Pods stuck Pending – no clear error. Resource shortage is the usual suspect. But if node events look fine and pods still won’t start, the CPU instruction set is the next thing to check. Run lscpu | grep sse4_2 on the node. As of the 2.10 docs, Core 2 requires SSE4.2 / x86-64-v2 – older VM types and certain cloud instance families don’t have it. The failure mode is silent: Triton and MLServer pods simply never come up cleanly, with no error message that points at the CPU.
Pipelines stuck in PipelineTerminated after a network blip. This is a documented bug in 2.10.0. When a network partition occurs between the dataflow-engine and Kafka, and the dataflow-engine restarts, pipelines can end up marked as PipelineTerminated with the message “pipeline removed” – even after connectivity is restored. The workaround: delete any Pipeline in that state and re-deploy the same manifest. Annoying but fast.
There’s a pattern across all three: most Seldon Core 2 failures come from missing dependencies, not broken ones. Kafka, the right CPU, the right install order. Get those right and most failure modes disappear.
Upgrading and uninstalling
Moving from 2.9 to 2.10? The 2.10.0 release notes flag one thing worth reading before you bump: new scaling configuration options landed under config.ScalingConfig in SeldonConfig. Set them now if they’re relevant to your workload – don’t wait until the next upgrade cycle.

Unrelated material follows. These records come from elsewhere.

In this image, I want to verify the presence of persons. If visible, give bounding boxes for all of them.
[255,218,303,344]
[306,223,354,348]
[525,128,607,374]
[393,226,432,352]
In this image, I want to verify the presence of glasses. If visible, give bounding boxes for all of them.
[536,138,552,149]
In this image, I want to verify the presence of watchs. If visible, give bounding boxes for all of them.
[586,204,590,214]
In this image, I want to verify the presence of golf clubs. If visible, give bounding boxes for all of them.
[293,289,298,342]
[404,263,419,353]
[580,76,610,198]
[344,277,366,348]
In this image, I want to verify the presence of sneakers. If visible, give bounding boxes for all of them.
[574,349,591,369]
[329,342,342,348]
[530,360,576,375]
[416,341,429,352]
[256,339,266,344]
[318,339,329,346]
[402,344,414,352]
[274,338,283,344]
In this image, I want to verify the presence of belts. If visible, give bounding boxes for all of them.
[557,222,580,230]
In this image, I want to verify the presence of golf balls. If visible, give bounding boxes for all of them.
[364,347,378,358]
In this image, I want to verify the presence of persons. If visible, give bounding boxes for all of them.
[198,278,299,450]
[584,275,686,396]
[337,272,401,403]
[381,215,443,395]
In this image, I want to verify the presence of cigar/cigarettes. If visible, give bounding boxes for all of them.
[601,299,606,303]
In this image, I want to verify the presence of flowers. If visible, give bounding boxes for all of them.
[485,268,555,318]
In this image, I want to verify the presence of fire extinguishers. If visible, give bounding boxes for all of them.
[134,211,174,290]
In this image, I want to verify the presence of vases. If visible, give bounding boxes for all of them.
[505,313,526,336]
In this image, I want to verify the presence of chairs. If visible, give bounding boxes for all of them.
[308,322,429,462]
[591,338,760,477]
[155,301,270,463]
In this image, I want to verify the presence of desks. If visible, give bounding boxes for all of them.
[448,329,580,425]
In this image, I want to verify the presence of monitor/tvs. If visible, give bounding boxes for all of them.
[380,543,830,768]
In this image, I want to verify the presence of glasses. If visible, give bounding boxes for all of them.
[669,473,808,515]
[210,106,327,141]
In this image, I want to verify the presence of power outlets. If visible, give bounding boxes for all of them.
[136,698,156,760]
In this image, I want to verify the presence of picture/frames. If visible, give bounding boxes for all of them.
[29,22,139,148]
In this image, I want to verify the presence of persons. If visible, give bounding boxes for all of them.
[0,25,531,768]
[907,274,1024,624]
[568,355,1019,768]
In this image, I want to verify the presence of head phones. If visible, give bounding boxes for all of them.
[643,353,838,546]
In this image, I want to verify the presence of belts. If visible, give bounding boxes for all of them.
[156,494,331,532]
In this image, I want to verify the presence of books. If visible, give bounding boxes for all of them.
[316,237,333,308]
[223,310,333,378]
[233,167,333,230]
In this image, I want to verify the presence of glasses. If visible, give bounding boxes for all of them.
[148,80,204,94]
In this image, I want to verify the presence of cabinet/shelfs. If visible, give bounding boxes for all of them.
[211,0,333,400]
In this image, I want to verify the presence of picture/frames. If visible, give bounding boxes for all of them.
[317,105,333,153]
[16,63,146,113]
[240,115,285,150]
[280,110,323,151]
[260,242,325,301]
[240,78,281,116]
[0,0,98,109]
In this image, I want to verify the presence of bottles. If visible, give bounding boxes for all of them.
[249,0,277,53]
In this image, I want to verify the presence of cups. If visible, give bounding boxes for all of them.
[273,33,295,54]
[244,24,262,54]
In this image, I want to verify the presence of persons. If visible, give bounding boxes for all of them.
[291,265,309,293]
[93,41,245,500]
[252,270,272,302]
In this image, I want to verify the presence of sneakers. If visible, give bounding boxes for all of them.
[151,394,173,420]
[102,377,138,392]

Upgrade order mirrors install – CRDs first, then setup, runtime, servers. Each chart with helm upgrade --install.
To uninstall cleanly:
helm uninstall seldon-core-v2-servers -n seldon-mesh
helm uninstall seldon-core-v2-runtime -n seldon-mesh
helm uninstall seldon-core-v2-setup -n seldon-mesh
helm uninstall seldon-core-v2-crds -n default
kubectl delete ns seldon-mesh seldon-system
Strimzi and any PodMonitors for Prometheus need separate cleanup. The Helm charts won’t touch them.
For deeper config – service meshes, observability, autoscaling tuning – the official Seldon Core 2 docs, the production environment install page, and the release notes are the only sources worth trusting. Third-party tutorials lag the actual chart values by months.
FAQ
Do I really need Kafka to run Seldon Core 2?
No. Kafka is only required for Pipelines. Skip the three gateway components and you have a fully working multi-model serving stack – no Kafka anywhere in the picture.
Can I run this in a namespace-scoped mode instead of cluster-wide?
Yes, but only if you’re on 2.6.0 or later does cluster-wide mode even exist as an option. Before that, namespace-scoped was the only mode. The tradeoff: namespace-scoped means re-running the setup chart for every namespace where you want inference servers – manageable for one team, tedious for three. Cluster-wide mode was introduced specifically to eliminate that overhead, which is why it’s the default recommendation in current docs (as of 2.10).
What’s the realistic minimum cluster size for production?
The official defaults are 1 CPU and 2Gi RAM per server pod (mlserver-0 and triton-0 each), plus whatever the operator, scheduler, and envoy consume. Two server pods alone are 2 CPU / 4Gi before any model is loaded. The actual constraint is usually memory – Triton in particular, because model weights live in RAM. Multi-model serving helps here: Core 2’s overcommit feature lets you deploy more models than available memory technically allows, loading and unloading them as traffic demands. That’s the main reason to choose Core 2 over a simpler serving stack when your model count grows past a handful.
Next step: deploy a real model. Pick the smallest sklearn or ONNX artifact you have, write a Model CR pointing at its URI, and apply it. If it reaches Available, you’re ready to start migrating workloads.